2. Description of the Related Art
The IEEE 802.11ac standard (the Standard′) builds on the Multiple Input Multiple Output (MIMO) techniques introduced in the IEEE 802.11n standard (which is hereby incorporated by reference in its entirety), and specifies transmission of wide-band 80 MHz and 160 MHz bandwidth modulations. The 160 MHz transmissions occupy two 80 MHz channels that may be adjacent in frequency, in which case they are called 160 MHz transmissions or PPDUs, or non-adjacent in the case of ‘80+80 MHz PPDUs’.
Conventionally, the sub-carrier allocation is specified for 160 MHz channels so that it matches exactly that of two adjacent 80 MHz channels (i.e. with their center frequencies separated by 80 MHz), thus allowing the two 80 MHz parts of a 160 MHz or 80+80 MHz PPDU to be transmitted or received using two separate 80 MHz transceivers.
FIG. 1 illustrates a 2-antenna 80+80 MHz structure operating in a 2×2 MIMO configuration, to which the present invention is applied. In FIG. 1, the structure 100 includes a WiFi modem chip 110 incorporating a space-time stream #1 120 and a space-time stream #2 130 connected to two front-end circuits 160 and 170, respectively, through respective buffers 140 and 150. Specifically, for each space-time stream, a Transmission (Tx) Radio Frequency (RF) port enters the buffer and exits to the front-end circuit, and a Reception (Rx) RF port is received directly from each of the front-end circuits, which are connected to antennas 180. In FIG. 1, one oscillator is used to transmit or receive the 80+80 MHz modulation, as shown in FIG. 2, as both front-end circuits 160 and 170 operate on the same frequency.
Specifically, FIG. 2 illustrates a dual Local Oscillator (LO) structure for the 2-antenna 80+80 MHz structure illustrated in FIG. 1. The LO structure 200 in FIG. 2 includes two oscillators LO1 and LO2, which are connected in the space-time streams #1 and #2 in FIG. 1, respectively. The signal from LO1 is fed to a first Mixer (M1), where it is combined with the upper input stream and is output. Similarly, the signal from LO2 is fed to a second Mixer (M2), where it is combined with the lower input stream and is output.
As an alternative for the embodiment of FIGS. 1 and 2, the conventional art also teaches the use of one LO, as illustrated by LO1 in the single LO structure 300 in FIG. 3. The signal from LO1 is fed to both M1 and M2, where it is combined with the upper and lower input streams, respectively, and is output.
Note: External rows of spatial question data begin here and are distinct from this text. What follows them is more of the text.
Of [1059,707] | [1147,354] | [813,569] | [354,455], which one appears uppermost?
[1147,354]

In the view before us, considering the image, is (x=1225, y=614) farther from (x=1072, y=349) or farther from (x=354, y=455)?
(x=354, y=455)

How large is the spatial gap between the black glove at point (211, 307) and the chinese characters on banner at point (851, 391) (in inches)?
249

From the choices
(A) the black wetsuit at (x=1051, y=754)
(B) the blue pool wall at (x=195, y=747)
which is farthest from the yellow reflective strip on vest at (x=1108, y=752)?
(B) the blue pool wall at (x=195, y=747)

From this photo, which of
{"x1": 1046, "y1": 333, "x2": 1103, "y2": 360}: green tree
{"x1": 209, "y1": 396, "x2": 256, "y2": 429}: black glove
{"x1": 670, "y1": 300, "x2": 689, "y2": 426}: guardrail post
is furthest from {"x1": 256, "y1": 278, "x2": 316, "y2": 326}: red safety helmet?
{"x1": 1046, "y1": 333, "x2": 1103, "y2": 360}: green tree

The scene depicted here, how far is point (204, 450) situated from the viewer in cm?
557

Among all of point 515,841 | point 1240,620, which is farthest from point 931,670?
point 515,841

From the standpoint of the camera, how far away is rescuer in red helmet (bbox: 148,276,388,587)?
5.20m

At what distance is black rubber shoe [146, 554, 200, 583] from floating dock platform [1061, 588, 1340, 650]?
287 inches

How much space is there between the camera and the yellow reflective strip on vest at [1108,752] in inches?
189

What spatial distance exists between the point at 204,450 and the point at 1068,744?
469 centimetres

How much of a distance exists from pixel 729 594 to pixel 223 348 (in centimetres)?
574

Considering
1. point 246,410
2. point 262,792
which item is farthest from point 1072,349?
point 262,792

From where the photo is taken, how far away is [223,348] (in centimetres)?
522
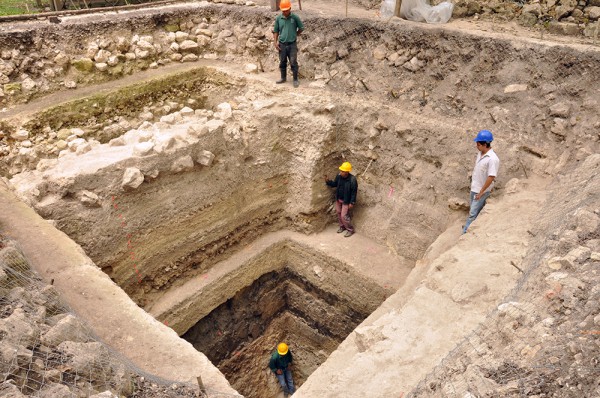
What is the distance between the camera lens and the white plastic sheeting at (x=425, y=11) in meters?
7.95

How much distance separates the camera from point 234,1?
29.5ft

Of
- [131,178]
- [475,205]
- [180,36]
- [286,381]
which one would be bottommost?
[286,381]

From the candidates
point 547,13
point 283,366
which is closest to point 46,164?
point 283,366

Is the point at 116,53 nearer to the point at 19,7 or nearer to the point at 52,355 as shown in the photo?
the point at 19,7

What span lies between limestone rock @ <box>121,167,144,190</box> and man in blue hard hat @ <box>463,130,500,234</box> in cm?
399

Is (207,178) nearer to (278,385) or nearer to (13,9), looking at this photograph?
(278,385)

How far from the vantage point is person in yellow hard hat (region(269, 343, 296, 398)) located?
295 inches

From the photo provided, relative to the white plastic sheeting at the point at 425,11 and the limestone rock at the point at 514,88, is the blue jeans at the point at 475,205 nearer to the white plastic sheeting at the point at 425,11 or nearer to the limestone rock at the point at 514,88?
the limestone rock at the point at 514,88

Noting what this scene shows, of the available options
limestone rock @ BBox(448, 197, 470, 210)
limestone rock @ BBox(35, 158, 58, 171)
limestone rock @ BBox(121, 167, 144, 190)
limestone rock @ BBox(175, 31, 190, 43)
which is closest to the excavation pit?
limestone rock @ BBox(448, 197, 470, 210)

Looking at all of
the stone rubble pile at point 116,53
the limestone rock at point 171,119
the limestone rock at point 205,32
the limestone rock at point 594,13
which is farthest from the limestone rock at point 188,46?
the limestone rock at point 594,13

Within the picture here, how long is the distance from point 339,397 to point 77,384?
188 cm

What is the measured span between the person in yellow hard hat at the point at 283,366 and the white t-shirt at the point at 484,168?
4.22 meters

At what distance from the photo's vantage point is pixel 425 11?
26.1ft

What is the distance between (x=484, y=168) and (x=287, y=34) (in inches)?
144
The embodiment of FIG. 3, in which one oscillator drives both transceivers, has been proposed to mitigate possible interference between the two oscillators in the embodiment of FIG. 2.
However, the use of the two oscillators in the conventional art, in the manner of FIG. 2, causes switching difficulties when applying the signal to the two transceivers. In addition, users tend to possess a plurality of mobile units operating in various frequencies, yet the conventional art is deficient in providing one structure to accommodate a user's needs to operate in either frequency/spatial multiplexing configuration, and to reuse the same device in the various mobile units that the user may possess, through reconfiguration.
Accordingly, there is a need in the art for a reusable, unified device capable of processing either 80+80 Megahertz (MHz) PPDUs with a single spatial stream (160/80+80 MHz 1×1) or 80 MHz PPDUs with two spatial streams (80 MHz 2×2).